Task details: Lay out the data as a Markdown table with the columns Row and Line. Begin at the line that has "Which is furthest", stop after the line that has "0.42 meters", and skip blank lines and pictures.

Given information:
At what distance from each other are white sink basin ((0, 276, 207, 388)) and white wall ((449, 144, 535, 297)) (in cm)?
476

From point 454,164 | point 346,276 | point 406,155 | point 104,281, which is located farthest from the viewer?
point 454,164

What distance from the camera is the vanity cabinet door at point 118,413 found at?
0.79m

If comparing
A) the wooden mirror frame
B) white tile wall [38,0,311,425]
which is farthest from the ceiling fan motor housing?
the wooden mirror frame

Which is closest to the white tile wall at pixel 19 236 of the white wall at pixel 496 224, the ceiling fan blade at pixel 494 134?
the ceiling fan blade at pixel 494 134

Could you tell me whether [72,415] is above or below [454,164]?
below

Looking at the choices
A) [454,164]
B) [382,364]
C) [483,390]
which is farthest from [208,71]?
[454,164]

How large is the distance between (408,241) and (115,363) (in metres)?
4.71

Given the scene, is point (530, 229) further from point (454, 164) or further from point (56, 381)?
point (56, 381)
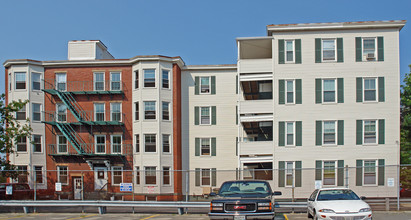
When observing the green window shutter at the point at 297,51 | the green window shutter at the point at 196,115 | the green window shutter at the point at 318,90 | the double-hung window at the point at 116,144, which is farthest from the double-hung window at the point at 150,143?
the green window shutter at the point at 318,90

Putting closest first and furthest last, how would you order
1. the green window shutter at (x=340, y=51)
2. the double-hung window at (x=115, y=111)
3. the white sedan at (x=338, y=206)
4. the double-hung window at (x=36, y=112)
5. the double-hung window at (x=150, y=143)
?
1. the white sedan at (x=338, y=206)
2. the green window shutter at (x=340, y=51)
3. the double-hung window at (x=150, y=143)
4. the double-hung window at (x=36, y=112)
5. the double-hung window at (x=115, y=111)

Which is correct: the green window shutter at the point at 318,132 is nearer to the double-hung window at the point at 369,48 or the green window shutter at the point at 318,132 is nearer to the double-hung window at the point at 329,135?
the double-hung window at the point at 329,135

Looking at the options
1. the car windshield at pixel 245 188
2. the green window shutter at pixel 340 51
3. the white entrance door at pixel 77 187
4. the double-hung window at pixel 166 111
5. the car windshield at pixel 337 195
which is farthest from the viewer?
the double-hung window at pixel 166 111

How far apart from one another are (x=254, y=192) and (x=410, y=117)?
29.6 m

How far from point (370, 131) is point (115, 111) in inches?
789

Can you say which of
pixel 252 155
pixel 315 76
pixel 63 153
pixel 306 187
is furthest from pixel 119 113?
pixel 306 187

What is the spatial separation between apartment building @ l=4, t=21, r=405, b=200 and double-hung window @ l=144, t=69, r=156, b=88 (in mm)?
115

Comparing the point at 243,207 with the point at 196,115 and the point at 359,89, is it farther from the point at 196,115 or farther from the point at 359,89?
the point at 196,115

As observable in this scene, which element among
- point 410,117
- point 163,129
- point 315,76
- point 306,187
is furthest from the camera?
point 410,117

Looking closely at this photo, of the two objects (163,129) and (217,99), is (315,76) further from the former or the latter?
(163,129)

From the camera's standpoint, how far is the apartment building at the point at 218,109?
29.4 meters

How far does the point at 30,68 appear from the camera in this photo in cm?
3450

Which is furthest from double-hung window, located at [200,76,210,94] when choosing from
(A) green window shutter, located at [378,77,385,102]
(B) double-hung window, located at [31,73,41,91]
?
(B) double-hung window, located at [31,73,41,91]

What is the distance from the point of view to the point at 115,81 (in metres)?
35.1
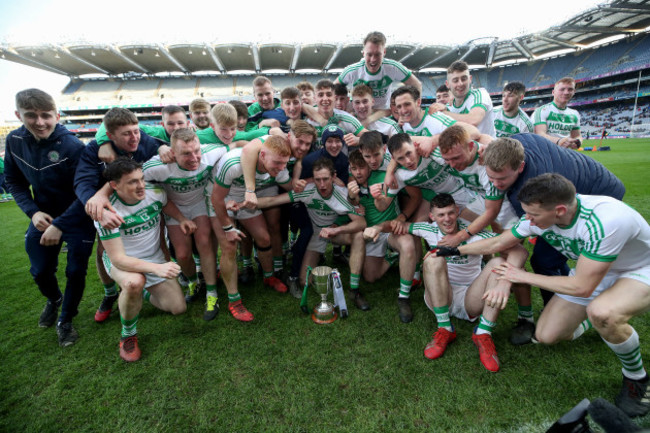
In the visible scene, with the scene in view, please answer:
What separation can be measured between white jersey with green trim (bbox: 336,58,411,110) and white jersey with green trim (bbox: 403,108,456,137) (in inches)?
45.4

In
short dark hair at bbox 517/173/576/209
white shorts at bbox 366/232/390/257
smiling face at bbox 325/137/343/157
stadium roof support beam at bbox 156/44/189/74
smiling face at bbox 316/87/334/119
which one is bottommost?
white shorts at bbox 366/232/390/257

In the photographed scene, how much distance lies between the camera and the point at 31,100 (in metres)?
2.82

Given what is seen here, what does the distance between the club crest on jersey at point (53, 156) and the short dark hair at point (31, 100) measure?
0.42 meters

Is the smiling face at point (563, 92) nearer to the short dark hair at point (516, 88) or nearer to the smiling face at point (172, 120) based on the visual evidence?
the short dark hair at point (516, 88)

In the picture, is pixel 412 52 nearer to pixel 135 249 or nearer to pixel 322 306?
pixel 322 306

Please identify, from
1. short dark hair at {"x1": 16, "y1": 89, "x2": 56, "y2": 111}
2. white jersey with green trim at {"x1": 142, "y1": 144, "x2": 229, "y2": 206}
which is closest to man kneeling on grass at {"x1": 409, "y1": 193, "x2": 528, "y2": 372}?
white jersey with green trim at {"x1": 142, "y1": 144, "x2": 229, "y2": 206}

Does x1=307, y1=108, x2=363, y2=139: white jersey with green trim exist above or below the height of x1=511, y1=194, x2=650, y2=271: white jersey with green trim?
above

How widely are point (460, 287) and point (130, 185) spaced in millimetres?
3470

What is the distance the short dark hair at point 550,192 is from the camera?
194cm

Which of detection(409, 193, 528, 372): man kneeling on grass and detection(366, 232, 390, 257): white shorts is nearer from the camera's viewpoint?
detection(409, 193, 528, 372): man kneeling on grass

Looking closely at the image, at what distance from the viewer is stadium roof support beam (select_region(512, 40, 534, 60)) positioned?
1348 inches

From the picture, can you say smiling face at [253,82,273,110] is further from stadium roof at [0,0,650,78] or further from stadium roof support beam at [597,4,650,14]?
stadium roof support beam at [597,4,650,14]

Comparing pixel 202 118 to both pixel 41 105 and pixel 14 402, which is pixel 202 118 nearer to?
pixel 41 105

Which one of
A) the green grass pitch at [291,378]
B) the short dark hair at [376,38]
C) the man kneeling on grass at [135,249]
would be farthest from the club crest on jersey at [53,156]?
the short dark hair at [376,38]
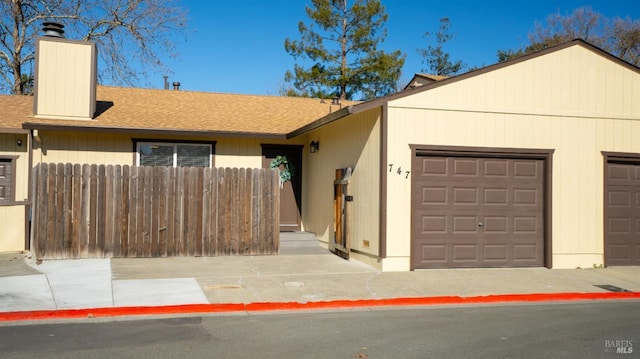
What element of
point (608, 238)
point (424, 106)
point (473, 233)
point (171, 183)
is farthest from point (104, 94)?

Answer to the exercise:
| Row | Line |
|---|---|
| 1 | Which is furthest from double-hung window, located at [200,76,210,94] when choosing from |
| 2 | (A) green window shutter, located at [378,77,385,102] |
| 3 | (B) double-hung window, located at [31,73,41,91] |
| 4 | ? |
| 5 | (B) double-hung window, located at [31,73,41,91] |
| 6 | What is the distance from the point of view to the point at 115,81 (in metres)? |
| 7 | 35.1 |
| 8 | In the visible scene, with the scene in view, please answer: |
| 9 | What separation can be measured between white jersey with green trim (bbox: 336,58,411,110) and white jersey with green trim (bbox: 403,108,456,137) (in inches)? |
| 10 | 45.4 |
| 11 | In |
| 12 | short dark hair at bbox 517/173/576/209 |
| 13 | white shorts at bbox 366/232/390/257 |
| 14 | smiling face at bbox 325/137/343/157 |
| 15 | stadium roof support beam at bbox 156/44/189/74 |
| 16 | smiling face at bbox 316/87/334/119 |
| 17 | which one is bottommost? |
| 18 | white shorts at bbox 366/232/390/257 |
| 19 | In the photographed scene, how much distance lies between the camera and the point at 31,100 (in metres)? |
| 20 | 2.82 |
| 21 | Given what is seen here, what does the distance between the club crest on jersey at point (53, 156) and the short dark hair at point (31, 100) measure? |
| 22 | 0.42 meters |